Album
「TAISHI」

構想から10年、一発録りにもこだわったアルバム「TAISHI」

太鼓奏者「山部泰嗣」と各界を牽引する和楽器奏者を集め収録した多彩な全8曲。
和太鼓、三味線、尺八、篠笛、鳴物、二十五絃箏を使用した和楽の現在(いま)をこの1枚に収録。

あなたの知らない音楽がここにもある「かも」しれない

< 2019年3月10日発売 >

参加アーティストからのコメント

吉井盛悟

山部泰嗣という男の面白さを語らずにはいられない。

彼は「倉敷」という芸術に造詣の深い土地が生み出した結晶の一つであり、またスパルタ、叩き上げで研鑽を積み重ねてきた貴重な日本式音楽家である。

幼い頃から天才と呼ばれ、その青年期は早くから太鼓界のスターであった。
しかしその音は早熟の危うさがあり、奢りの混じった音であったかと思う。

しかしある時から彼の音は変わった。

日本の太鼓界を背負うという自覚が彼の音を謙虚で正直なものとし、その響きに大きな愛と責任感を感じるものとなった。
ピアノ教師の息子でもある彼の音楽性は群を抜いており、このCDでも彼自身ピアノを弾きメロディを作りコードをつけているのも面白いところでもある。

類は友を呼ぶとはよく言ったもので、彼の周りに集う音楽家も、努力を惜しまない天才ばかりが集っている。

このCDのディレクションを任された際は私自身、緊張と興奮を覚えた。
科学技術が益々進歩する昨今、音楽の在り方も大きく変化している。
人工知能での作曲、デジタルによる音楽の技術の向上は、息をする生身の人間が奏でるということの真価を問われている。

また我々、日本音楽家は、木、竹、皮、絹糸など多くの自然素材を用い、湿度や温度と深く関わりながら音楽をしている。
改めて、人にとって音楽とは何か、録音とは何かという問いに立ち向かうものとなったと思う。

主たる曲にはクリック(メトロノーム)を用いず、一発録りをし、演奏者の呼吸感をそのまま収めた。
この緊張感のある空気振動は、律動、音高、音量、和音という音楽的なことを越え、三次元的な「詰メ」「開キ」として存在し、時間軸の揺らぎすら感じさせるものとなった。

このCDに、もう二度と同じことが起こらない貴重な自然現象を収められたことに録音物としての価値、そして命が音を奏でるということの儚さと尊さを感じとって頂けたら幸いである。


浅野 祥

山部泰嗣との出会いは私が17歳の時だった。

子供の頃から天才と言われた彼の第一印象は、とにかく厳つく漢気のある人。
それまで私が出会ったことのない種類のオーラをまとっていたこともあり、出会いの瞬間は今でも鮮明に覚えている。

それから彼とは様々なコンサートを共にする。
ある日、本番前に彼と握手を交わすと物凄く手に汗をかいていた。
一見すると怖いもの無しの実力者に見えるが、実はとても緊張症だ。
常に自問自答を繰り返しながら自分を鼓舞することによってあのオーラを保ち続けているのだ。

[空間関係データ]
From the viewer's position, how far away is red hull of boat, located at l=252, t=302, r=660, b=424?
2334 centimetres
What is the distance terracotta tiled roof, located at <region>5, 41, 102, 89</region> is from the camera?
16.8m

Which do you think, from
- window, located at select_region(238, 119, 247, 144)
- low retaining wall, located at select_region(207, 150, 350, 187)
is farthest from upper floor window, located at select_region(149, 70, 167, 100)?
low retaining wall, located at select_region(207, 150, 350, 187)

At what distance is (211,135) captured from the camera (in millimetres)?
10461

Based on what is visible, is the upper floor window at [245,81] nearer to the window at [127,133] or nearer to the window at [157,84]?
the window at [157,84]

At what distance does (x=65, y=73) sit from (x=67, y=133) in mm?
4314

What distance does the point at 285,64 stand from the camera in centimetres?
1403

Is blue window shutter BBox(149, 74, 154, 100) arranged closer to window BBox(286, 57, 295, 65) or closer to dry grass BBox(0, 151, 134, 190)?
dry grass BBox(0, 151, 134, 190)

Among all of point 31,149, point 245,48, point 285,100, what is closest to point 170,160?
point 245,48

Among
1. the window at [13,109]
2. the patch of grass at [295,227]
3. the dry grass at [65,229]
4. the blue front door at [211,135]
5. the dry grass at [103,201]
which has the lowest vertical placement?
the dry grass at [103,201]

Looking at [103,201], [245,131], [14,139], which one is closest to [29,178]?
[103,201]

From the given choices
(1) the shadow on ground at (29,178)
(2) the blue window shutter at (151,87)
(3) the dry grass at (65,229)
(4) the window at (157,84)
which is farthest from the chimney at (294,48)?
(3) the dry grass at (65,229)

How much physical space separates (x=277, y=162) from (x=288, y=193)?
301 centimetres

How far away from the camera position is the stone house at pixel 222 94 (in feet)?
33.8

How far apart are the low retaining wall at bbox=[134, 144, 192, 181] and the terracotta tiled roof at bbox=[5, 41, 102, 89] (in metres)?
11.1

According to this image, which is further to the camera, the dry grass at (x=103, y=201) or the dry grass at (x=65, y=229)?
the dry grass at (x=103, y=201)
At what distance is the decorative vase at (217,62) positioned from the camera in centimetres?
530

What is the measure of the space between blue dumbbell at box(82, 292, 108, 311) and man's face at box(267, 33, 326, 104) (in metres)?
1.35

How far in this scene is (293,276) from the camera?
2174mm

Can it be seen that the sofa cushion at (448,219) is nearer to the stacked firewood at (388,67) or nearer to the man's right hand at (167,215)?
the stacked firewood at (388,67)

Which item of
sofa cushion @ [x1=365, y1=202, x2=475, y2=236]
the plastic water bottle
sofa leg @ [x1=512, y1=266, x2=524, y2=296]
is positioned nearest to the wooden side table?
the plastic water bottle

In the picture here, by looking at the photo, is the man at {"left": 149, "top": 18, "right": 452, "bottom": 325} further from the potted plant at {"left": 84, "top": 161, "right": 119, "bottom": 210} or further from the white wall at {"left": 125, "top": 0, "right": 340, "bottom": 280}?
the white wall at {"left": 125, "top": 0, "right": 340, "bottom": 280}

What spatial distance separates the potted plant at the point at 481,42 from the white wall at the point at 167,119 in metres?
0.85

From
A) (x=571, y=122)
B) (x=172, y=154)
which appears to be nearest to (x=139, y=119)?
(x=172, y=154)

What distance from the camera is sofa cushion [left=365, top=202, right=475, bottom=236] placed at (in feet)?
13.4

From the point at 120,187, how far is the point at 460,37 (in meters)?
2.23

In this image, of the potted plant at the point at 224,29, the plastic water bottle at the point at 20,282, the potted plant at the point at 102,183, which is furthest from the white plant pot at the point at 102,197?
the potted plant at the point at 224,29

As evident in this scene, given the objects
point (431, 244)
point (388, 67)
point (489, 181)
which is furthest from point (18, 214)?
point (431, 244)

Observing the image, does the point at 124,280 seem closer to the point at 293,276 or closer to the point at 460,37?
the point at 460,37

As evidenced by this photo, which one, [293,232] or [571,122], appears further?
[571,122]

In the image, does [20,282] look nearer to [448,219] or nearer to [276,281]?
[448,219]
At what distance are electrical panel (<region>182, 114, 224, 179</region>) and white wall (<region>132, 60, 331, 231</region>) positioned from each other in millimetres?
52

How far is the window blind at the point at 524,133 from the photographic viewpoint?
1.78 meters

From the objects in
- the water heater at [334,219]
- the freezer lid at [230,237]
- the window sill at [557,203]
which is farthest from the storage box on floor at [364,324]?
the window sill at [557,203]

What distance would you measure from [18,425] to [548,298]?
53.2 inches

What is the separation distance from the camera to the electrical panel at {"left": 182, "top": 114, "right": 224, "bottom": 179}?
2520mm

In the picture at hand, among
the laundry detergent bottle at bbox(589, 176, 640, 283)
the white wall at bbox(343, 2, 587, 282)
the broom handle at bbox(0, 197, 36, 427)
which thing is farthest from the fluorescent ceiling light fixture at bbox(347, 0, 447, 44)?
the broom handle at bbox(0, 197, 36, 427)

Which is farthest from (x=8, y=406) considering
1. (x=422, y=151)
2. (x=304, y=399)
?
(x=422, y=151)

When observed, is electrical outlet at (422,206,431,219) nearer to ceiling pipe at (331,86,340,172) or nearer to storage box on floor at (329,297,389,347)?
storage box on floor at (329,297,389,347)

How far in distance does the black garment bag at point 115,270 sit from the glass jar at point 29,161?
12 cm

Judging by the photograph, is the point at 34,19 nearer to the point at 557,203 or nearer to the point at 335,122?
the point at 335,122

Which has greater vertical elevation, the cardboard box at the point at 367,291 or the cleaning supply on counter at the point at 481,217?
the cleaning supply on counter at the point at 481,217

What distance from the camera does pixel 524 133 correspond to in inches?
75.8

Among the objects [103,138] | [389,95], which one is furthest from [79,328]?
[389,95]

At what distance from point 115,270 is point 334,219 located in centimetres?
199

● **課題 1**: "Among the objects"を含む行から始まり、エントリーの最後で終わる範囲のエントリーを、列名を「内容」と「回答」とする2列のCSVとして表すこと。1件のエントリーを1行とし、各値は改行を空白に置き換えて引用符で囲んだ1つのフィールドにすること。
● **課題 2**: アルバム「TAISHI」に寄せられたコメントの文章を、最後の文の後から書き継ぐこと。
本文とエントリーは互いに無関係である。

● **解答 1**:
内容,回答
"Among the objects [103,138] | [389,95], which one is furthest from [79,328]?","[389,95]"
"At what distance from point 115,270 is point 334,219 located in centimetres?","199"

● **解答 2**:
そんな彼の人間性や、音楽性、背負っているものを深く理解するにつれ、どんどん彼の魅力に取り憑かれた。

皆様同様、紛れもなく私も山部泰嗣の大ファンである。

今回の作品は十数年彼と演奏し続けてきた曲たちで、私たちにとってはどれも想い入れの強い楽曲である。

すなわち今後も何十年と共に演奏していく曲であり、これからどんどん成長していく楽曲であるが、現時点で私たちが心から納得できる演奏が収録できたと思っている。

この作品に関われたことに心から感謝をするとともに、平成時代に培った山部泰嗣の全てが詰まった今作品を、どうぞ心ゆくまでお楽しみください。


石垣征山

山部泰嗣は凄腕である。
有無を言わさぬ技量で他を圧倒し、先陣を切る彼を誰も止めることはできないだろう。

山部泰嗣は進化の達人である。
圧倒的技量を持ちながら、スポンジの様にありとあらゆる事象を我が物にしていく。
興味の対象は太鼓にとどまらず、他の楽器、音楽以外のことまで貪欲に取り入れ自らの血肉に変えていく。

山部泰嗣は漢(おとこ)である。
他の追随を許さない存在でありながら驕り高ぶらず、義の心を忘れることなく、我々共演者に最大限の敬意を払い、自分が演奏する場に関わるありとあらゆるスタッフの皆様に感謝をし、そして自らが率いるチームのメンバーを厳しく育て上げながら、その一人一人への気遣いを忘れない。

曲がったことをする人間には目上であろうが仲間であろうが臆することなく間違いを指摘し、損得勘定では動かない。

そんな泰嗣のCDに参加できることは望外の悦びで、至福の名誉だ。
きっといまこの文を読んでくださっている貴方にも驚きと共に満足していただけるCDに仕上がっているはずだ。

山部泰嗣は最高の友であり、ライバルだ。


前田剛史

同じ太鼓演奏家でありながら彼の太鼓に向かう姿勢、言葉、日々の動きから学ぶ事、気付かされる事は計り知れない。
同じ《太鼓》というツールを持ちつつも全く違う環境、スタイルで歩んできた彼の放つ音、纏う空気には完璧に自分には真似の出来ない絶対的な何かを感じるのだ。

それはまさに彼を知れば知るほど見えてくるのだが、一見荒々しい性格にみえる彼であるが、非常に繊細な一面を持ち、とにかく他への愛情がとても深い人間だ。
常に物事をフラットに観れる洞察力と柔軟性も持っている。

そしてなんと言っても本当に太鼓が大好きな男である。

彼と一緒に太鼓を叩いていると楽しい。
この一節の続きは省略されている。